The In Between of Things
Brilliant photoreal replicas burned deep lacerating scars into the fragile tissues of my less than conscious forebrain. perfectly realized three dimensional bullet proof memories of angry and raw red meat clinging to still warm soft black leather upholstery, pulled taut and distended over jagged white slivers of auto grade steel, fractal like safety glass and wet-glazed bituminous tarmac. Eldritch illuminations casted off the nearby conflagrant wood pulp reflecting off gasoline, blood and rust tainted radiator fluid. Confluent droplets of matter, bitter in their aftertaste.
The afterimages fade as sudden as subliminal frames of film. memory and matter dissolve into void as amnesia and loss of cognition clamp steel trap jaws over my mind. The electrical impulses that made for concept and retrospection obliterated cleanly and effectively by behind the scenes physics that could have been a car crash just as easily as it could have been a black hole.
Extricated from the depths of my own personal oblivion, white coated prevaricators obliquely explained to me the functions of my grey matter. Explained that while I lay there, a mass of sundered flesh and comminuted bone my mind had simply shut down to avoid dealing with the trauma. The explanations were succinct and brief, perhaps only because even they do not fully know, understand, or even care. truth be told I could not recall any by products of an unstable mental process. No floating astral bodies or obligatory lights in any tunnel. I do however still look back and think that i may have learned something that day.
Though I gained no evidence of life after death, god or drifting heavens, I became in no small part obsessed. I had developed an unnatural preoccupation with a single word. In the disjointed cistern of my mind the word is both evocative and involuted, unfettering thousands of years worth of images and words both profound and profane.

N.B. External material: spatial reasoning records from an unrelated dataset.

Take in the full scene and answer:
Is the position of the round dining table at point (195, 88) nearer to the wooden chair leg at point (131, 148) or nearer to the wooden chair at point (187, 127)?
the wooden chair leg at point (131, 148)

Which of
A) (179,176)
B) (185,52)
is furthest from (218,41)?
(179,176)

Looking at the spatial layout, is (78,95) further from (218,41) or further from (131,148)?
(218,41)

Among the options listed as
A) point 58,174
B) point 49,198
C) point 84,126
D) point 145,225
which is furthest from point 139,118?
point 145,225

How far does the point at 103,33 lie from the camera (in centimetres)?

Images of abyssal cavities emerged buried deep within the earth. basins filled to the bursting with flame and fire and the souls of the damned. Sulfur and brimstone (Had I ever even seen what brimstone was before this?) floors. The mind conjuring both the devilish and the demonic evils ranging from the mildly disturbing and somewhat repulsive to the violent and the beautiful. Reflections of the self imposed and the wretched damned summoned forth by a single utterance, doomed to spend a single eternity being brightly vivisected.
These ancient and primitive mythologies remain to this day, as potent as physical lobotomies. Despite hundreds of years worth of religious darwinism these parables are still as effective as psychosurgery. Even now, disdainfully, I find myself often invoking images of subordinate fiends cracking whips over the backs of indentured sinners while Old Nick himself picks at the fangs of evil with a broken but immediately recognizable human thigh bone. In sinister though, plotting the eventual downfall of mankind for whatever grievance he has against us.
I can't help but laugh at myself some days, humored at my own fallibility in this concern, though I guess I should worry more about the state of my own mental health, when my thoughts fluctuate between the horrible, the perverse, the comical and the pornographic.
the more enlightened opinion of my small circle of acquaintances, dogmatized egoists to the last of them, is that the word is not defined by this amalgamation or dusty allegory. Rather the word is defined as the total and complete separation from the Divine. This I can accept, somewhat waveringly, given my own beliefs that some sanctified and astoundingly powerful creator, benign or mot, accidentally sparked off some primordial cosmic chain of events that spread like nuclear waste in drinking water that eventually led to the birth of the universe and ultimately here, to me being strapped into this wheelchair.